> **Task prompt**: Find every line in the records below that contains the string "things", matching case exactly, and copy each of those lines.

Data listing
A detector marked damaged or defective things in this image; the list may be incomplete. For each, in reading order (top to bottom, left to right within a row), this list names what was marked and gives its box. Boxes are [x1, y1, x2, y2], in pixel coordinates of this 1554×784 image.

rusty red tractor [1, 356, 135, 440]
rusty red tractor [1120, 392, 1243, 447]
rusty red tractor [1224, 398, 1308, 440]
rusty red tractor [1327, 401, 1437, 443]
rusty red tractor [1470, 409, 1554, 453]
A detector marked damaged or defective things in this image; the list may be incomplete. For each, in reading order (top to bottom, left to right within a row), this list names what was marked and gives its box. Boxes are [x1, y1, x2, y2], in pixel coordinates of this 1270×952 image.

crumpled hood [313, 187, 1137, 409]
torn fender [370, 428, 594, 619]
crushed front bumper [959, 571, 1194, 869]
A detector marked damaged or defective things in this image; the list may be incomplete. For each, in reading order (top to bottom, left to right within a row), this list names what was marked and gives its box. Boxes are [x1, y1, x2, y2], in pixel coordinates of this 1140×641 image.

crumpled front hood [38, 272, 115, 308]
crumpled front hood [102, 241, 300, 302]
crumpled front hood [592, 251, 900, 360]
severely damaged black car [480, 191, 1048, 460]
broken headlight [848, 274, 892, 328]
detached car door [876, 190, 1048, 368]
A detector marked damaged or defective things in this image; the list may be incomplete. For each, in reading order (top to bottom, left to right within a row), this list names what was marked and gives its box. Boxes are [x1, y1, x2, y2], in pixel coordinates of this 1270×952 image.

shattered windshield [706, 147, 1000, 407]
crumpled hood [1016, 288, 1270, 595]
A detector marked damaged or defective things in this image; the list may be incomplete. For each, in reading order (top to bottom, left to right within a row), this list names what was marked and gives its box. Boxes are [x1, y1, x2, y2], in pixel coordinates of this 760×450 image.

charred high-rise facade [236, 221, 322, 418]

> **Written response**:
A detector marked damaged or defective things in this image; the list may be incomplete. For each, in reading order (top to bottom, left to right within a row), this list names what was marked and gives its box. Boxes are [x1, y1, x2, y2], in pixel coordinates of this 1554×784 image.
A detector marked damaged or defective things in this image; the list may be incomplete. For each, in reading order (top to bottom, left to right within a row), this list names what was marked and gives its box. Boxes are [x1, y1, x2, y2], in pixel coordinates of this 1270×952 image.
A detector marked damaged or defective things in this image; the list may be incomplete. For each, in reading order (top to bottom, left to right within a row), this list names what was marked and gives its box. Boxes are [x1, y1, x2, y2], in pixel coordinates of this 1140×641 image.
A detector marked damaged or defective things in this image; the list may be incomplete. For each, in reading order (top to bottom, left to right within a row), this list names what was marked and gives its box. Boxes are [x1, y1, x2, y2], in pixel coordinates of this 1270×952 image.
A detector marked damaged or defective things in this image; the list may be incomplete. For each, in reading order (top to bottom, left to right within a row), this list names what was marked and gives its box. Boxes are [x1, y1, x2, y2], in pixel coordinates of this 760×450 image.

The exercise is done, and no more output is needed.